Saturday, December 17, 2011

Tinkers by Paul Harding


Genre:  Fictional Memoir

Description (taken from Paul Harding's website):
An old man lies dying. Confined to bed in his living room, he sees the walls around him begin to collapse, the windows come loose from their sashes, and the ceiling plaster fall off in great chunks, showering him with a lifetime of debris: newspaper clippings, old photographs, wool jackets, rusty tools, and the mangled brass works of antique clocks. Soon, the clouds from the sky above plummet down on top of him, followed by the stars, till the black night covers him like a shroud. He is hallucinating, in death throes from cancer and kidney failure.


A methodical repairer of clocks, he is now finally released from the usual constraints of time and memory to rejoin his father, an epileptic, itinerant peddler, whom he had lost 7 decades before. In his return to the wonder and pain of his impoverished childhood in the backwoods of Maine, he recovers a natural world that is at once indifferent to man and inseparable from him, menacing and awe inspiring.
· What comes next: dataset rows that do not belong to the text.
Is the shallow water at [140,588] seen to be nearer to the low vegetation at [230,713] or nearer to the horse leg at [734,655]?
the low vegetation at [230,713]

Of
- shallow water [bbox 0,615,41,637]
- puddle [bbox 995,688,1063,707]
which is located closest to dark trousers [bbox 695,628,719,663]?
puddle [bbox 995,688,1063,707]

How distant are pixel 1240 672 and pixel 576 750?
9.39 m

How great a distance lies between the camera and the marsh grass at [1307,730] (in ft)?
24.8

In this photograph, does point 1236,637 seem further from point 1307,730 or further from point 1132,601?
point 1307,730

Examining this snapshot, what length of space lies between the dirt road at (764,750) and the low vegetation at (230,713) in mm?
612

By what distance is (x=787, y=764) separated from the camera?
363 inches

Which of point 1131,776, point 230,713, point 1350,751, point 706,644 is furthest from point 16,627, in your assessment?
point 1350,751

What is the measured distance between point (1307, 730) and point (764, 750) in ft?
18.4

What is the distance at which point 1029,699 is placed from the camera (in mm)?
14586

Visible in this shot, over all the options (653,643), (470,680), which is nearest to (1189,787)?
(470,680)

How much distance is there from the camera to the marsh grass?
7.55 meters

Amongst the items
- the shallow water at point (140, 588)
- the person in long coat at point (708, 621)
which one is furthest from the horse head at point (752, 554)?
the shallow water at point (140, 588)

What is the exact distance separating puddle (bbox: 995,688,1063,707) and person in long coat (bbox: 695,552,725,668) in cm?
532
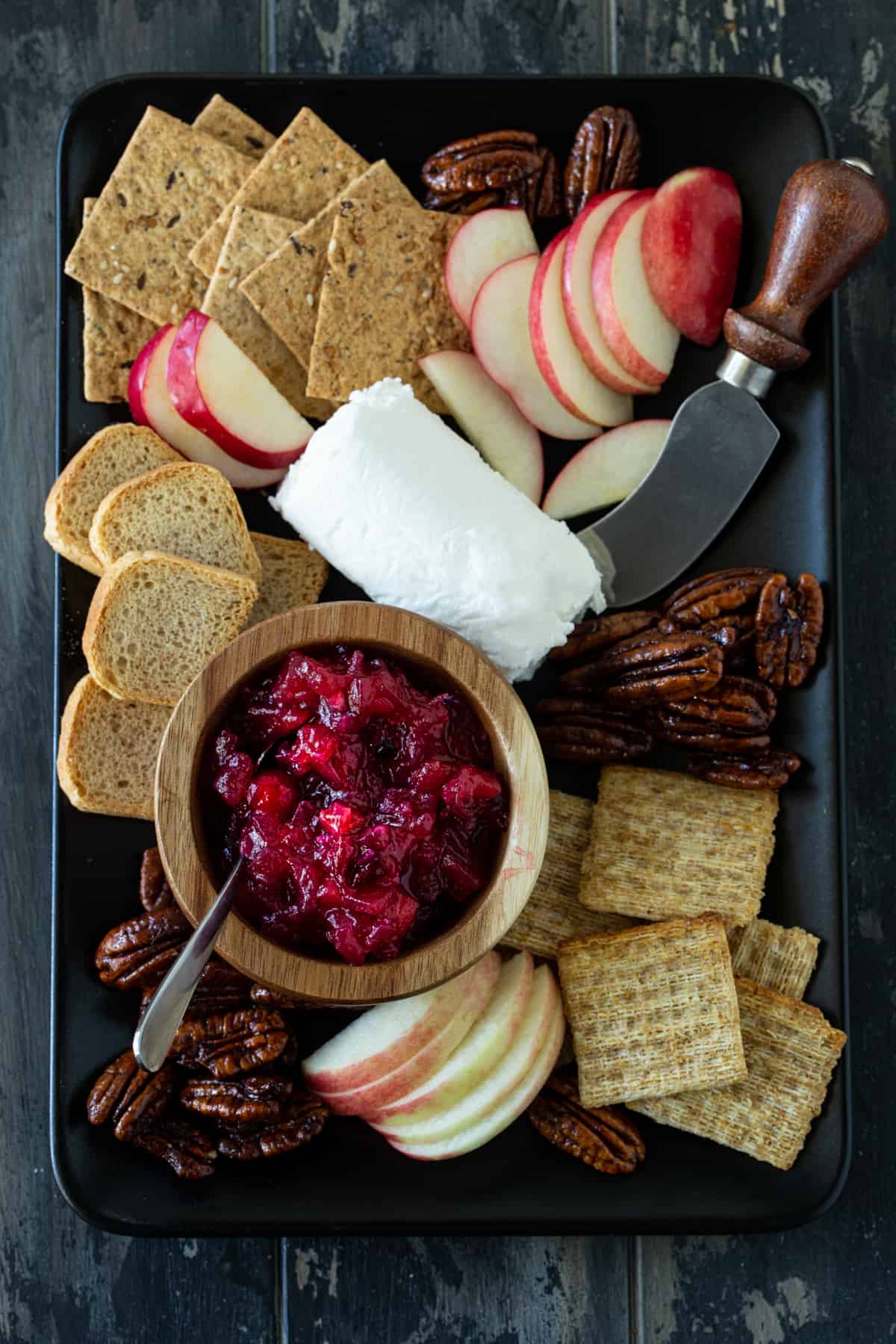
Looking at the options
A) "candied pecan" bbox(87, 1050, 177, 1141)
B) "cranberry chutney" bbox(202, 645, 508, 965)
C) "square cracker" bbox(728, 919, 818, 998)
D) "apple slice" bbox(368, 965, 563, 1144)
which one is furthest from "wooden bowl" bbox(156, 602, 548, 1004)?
"square cracker" bbox(728, 919, 818, 998)

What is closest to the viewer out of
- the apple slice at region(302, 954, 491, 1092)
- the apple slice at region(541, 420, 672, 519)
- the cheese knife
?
the apple slice at region(302, 954, 491, 1092)

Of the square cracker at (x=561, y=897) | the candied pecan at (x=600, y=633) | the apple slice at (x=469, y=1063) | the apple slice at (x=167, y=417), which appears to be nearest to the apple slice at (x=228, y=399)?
the apple slice at (x=167, y=417)

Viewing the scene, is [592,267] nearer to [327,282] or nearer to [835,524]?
[327,282]

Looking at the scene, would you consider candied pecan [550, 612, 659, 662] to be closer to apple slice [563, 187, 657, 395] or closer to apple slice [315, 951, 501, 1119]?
apple slice [563, 187, 657, 395]

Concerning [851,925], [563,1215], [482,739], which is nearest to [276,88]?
[482,739]

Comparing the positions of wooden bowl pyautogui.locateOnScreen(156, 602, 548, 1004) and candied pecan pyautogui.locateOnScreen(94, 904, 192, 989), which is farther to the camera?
candied pecan pyautogui.locateOnScreen(94, 904, 192, 989)

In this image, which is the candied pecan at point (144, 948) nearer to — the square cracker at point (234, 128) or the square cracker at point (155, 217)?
the square cracker at point (155, 217)
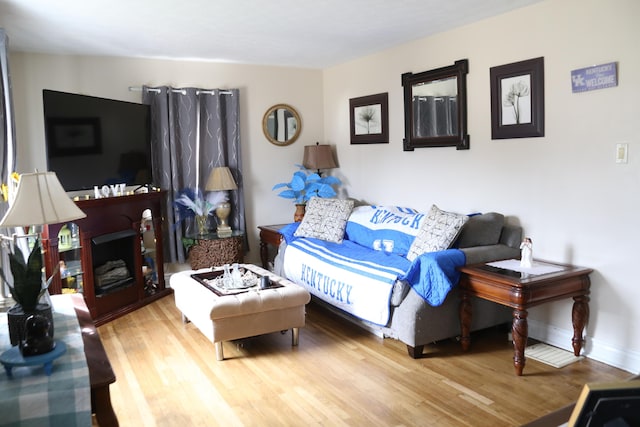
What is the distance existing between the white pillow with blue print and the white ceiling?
1.49m

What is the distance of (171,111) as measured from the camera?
510 cm

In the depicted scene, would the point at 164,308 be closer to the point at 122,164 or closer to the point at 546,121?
the point at 122,164

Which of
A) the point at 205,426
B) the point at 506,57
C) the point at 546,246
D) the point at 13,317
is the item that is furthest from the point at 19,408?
the point at 506,57

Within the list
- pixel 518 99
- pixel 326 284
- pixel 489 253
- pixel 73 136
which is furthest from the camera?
pixel 73 136

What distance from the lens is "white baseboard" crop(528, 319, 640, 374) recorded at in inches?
122

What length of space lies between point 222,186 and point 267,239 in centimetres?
73

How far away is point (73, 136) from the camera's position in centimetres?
415

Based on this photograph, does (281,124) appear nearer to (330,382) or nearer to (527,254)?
(527,254)

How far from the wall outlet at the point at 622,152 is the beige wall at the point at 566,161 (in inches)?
1.0

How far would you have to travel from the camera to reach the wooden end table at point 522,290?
117 inches

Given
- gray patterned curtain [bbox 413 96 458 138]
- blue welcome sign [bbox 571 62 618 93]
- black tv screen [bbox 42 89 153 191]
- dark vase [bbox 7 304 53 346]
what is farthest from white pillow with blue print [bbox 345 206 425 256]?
dark vase [bbox 7 304 53 346]

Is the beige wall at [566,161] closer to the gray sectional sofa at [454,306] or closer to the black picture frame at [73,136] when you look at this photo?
the gray sectional sofa at [454,306]

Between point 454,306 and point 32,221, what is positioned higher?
point 32,221

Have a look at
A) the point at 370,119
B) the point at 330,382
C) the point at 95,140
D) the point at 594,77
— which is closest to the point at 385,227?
the point at 370,119
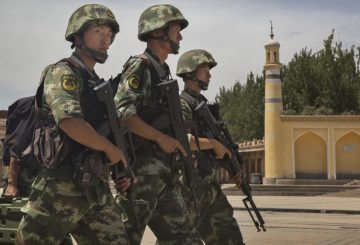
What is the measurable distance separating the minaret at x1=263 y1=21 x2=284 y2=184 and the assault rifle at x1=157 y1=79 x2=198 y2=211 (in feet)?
92.9

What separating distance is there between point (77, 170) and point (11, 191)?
6.86 ft

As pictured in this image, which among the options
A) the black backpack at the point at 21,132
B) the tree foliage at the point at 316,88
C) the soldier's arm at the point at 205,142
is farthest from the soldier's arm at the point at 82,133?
the tree foliage at the point at 316,88

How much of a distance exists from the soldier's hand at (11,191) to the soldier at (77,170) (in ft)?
5.83

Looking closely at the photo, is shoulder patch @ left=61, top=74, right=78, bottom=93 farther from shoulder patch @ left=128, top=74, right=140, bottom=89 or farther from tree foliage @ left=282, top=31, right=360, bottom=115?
tree foliage @ left=282, top=31, right=360, bottom=115

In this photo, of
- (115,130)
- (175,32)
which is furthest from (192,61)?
(115,130)

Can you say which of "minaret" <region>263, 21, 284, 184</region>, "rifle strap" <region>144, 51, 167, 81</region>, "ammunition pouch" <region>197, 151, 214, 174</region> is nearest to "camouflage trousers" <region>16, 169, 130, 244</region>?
"rifle strap" <region>144, 51, 167, 81</region>

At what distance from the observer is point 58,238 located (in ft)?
10.8

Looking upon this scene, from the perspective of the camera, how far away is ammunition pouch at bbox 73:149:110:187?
324cm

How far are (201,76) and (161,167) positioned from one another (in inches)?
60.2

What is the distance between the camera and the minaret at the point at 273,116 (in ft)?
107

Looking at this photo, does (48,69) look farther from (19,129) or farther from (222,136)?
(222,136)

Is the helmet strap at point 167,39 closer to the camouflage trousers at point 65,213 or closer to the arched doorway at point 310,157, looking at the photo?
the camouflage trousers at point 65,213

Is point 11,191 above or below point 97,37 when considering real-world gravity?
below

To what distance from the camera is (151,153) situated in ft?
13.2
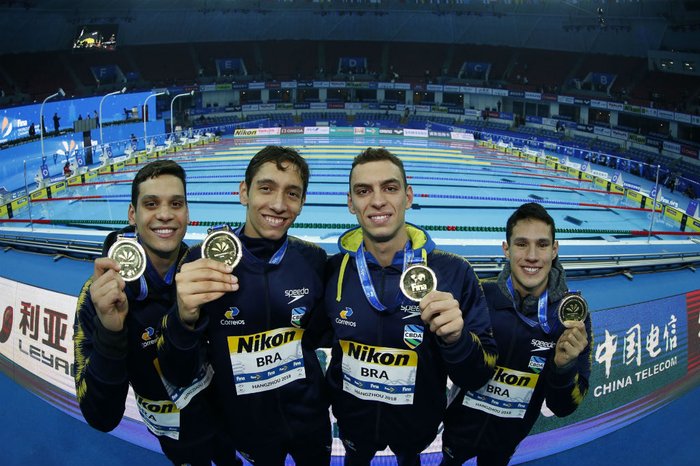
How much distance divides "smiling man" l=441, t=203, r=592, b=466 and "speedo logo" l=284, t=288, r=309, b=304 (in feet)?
3.36

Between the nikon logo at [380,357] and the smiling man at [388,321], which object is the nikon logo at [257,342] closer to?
the smiling man at [388,321]

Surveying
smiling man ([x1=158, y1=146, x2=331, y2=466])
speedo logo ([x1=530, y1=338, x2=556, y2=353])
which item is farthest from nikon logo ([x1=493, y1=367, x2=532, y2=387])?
smiling man ([x1=158, y1=146, x2=331, y2=466])

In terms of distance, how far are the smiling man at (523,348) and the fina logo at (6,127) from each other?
22065 millimetres

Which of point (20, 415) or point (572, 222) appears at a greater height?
point (572, 222)

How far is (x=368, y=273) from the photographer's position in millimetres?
2451

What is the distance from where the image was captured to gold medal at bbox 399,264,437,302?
7.23ft

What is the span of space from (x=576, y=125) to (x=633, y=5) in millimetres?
8651

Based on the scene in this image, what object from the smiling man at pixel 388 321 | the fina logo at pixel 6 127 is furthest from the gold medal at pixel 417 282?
the fina logo at pixel 6 127

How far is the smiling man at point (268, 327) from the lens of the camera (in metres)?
2.39

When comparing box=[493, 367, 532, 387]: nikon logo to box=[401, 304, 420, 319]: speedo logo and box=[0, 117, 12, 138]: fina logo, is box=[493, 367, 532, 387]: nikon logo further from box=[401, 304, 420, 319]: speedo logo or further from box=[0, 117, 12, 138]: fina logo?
box=[0, 117, 12, 138]: fina logo

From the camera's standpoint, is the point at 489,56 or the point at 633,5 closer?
the point at 633,5

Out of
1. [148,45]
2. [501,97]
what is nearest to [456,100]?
[501,97]

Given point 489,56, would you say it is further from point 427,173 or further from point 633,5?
point 427,173

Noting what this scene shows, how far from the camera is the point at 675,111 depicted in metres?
25.1
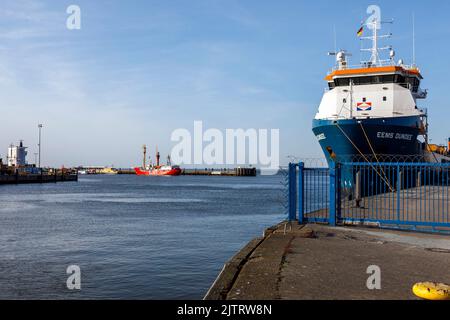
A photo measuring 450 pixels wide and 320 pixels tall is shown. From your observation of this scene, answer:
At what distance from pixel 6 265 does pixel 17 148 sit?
14240 centimetres

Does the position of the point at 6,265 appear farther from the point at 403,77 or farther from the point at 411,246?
the point at 403,77

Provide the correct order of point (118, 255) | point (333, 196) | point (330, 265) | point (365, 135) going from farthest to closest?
point (365, 135) < point (118, 255) < point (333, 196) < point (330, 265)

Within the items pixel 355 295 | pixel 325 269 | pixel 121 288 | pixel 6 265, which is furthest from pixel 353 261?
pixel 6 265

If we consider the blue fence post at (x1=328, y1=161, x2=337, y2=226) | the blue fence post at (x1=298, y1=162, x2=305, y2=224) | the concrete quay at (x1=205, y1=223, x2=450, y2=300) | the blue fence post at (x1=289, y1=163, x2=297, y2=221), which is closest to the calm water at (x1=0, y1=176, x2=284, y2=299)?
the concrete quay at (x1=205, y1=223, x2=450, y2=300)

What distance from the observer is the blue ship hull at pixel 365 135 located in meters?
31.6

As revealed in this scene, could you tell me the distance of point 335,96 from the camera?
37.2m

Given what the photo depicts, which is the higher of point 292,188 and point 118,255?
point 292,188

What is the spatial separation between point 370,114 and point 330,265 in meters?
28.6

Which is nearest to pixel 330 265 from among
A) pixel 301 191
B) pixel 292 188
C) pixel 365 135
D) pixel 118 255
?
pixel 301 191

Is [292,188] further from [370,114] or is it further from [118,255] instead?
[370,114]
This book follows the lives of George, the old man dying, and his father, Howard.  The tail weaves between their lives and the few interactions they had with each other.  It's not a happy story by any means but sort of bittersweet.

I've been trying to broaden my tastes in books.  But I couldn't get into this book.  The imagery I imagine was beautiful, but I felt really confused when caught up in the words.  I'm a dialogue person, not a beautiful description person.  I know there's people out there who will enjoy this book, but I went on a slow and confusing journey with this one.